Design and dimensions
The ID.3’s design is markedly different from Volkswagen's other models. Short overhangs, a long wheelbase, flowing surfaces, a unique honeycomb design on the C-pillar, a black glass bootlid surrounded by slim LED lights and a black panoramic roof set it apart. Three alloy-wheel sizes are available: 18, 19 and 20 inches.
As an electric car doesn’t require large cooling ports, the focal point for the front of the most ID.3s are their ‘interactive’ LED matrix headlights. One of the ‘party tricks’ of these lights is to make the car ‘flutter its eyelids’ when the driver approaches. The headlights also feature Dynamic Light Assist main-beam control, which uses a camera on the windscreen to monitor the road and adjust the lights to avoid dazzling other motorists.
The ID.3 also features Volkswagen's new ID. Light technology, which uses an LED strip in the cabin to convey information to the driver. The ID. Light changes colour to show when the car is switched on and if it's locked or unlocked. Green indicates a fully charged battery, while red acts as a warning during braking. The LED strip will blink to recommend changing lanes, and also signal incoming phone calls
The ID.3 is as long as a Golf, at 4.2 metres, and is 1.8 metres wide, 1.5 metres high and weighs 1,700kg. With a turning circle of 10.2 metres, it has been engineered to be easy to drive in urban environments. There’s also a special towing bracket incorporated in the rear bumper of the ID.3 for carrying bikes.
Low-speed sound signature
Volkswagen previewed the low-speed sound signature that its ID.3 electric hatchback will emit in order to warn other road users of its presence at the 'DRIVE.Forum' event in Berlin in early December 2019.
As of July 2019, all newly introduced electric cars have had to come with a sound generator that emits noise at speeds up to 30kph (19mph), as well as when moving off or reversing. This came in response to concerns that other road users – such as pedestrians and cyclists, and in particular visually impaired people – could be in danger of not noticing a nearby electric car due to its near-silent running.
The setup is known as an Acoustic Vehicle Alert System (AVAS), and although the volume of sound emitted is specified by regulations, the noise itself is not, which gives car manufacturers the opportunity to develop different 'sound signatures' to set their models apart. You can hear the ID.3's by playing the embedded video above.

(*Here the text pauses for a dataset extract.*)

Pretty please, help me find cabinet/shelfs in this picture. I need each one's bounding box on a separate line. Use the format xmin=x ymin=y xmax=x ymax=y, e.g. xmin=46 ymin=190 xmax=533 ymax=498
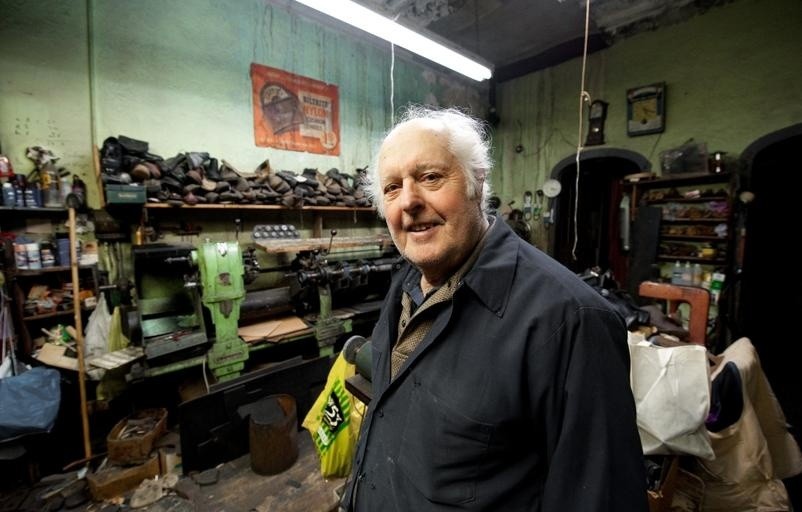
xmin=0 ymin=202 xmax=403 ymax=416
xmin=629 ymin=172 xmax=741 ymax=352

The AVAS in the ID.3 can be heard both inside and outside at up to 19mph. Inside the vehicle, different stages of the driving sound can be heard based on your speed and accelerator pedal position. Beyond this speed, the vehicle’s rolling resistance and driving noise become more prominent.
Commenting on the sound, VW's chief development officer for passenger cars, Dr Frank Welsch, said: "An electric vehicle’s sound defines its identity. The sound should be confident and likeable. It may well sound futuristic and must also impress with its unique character."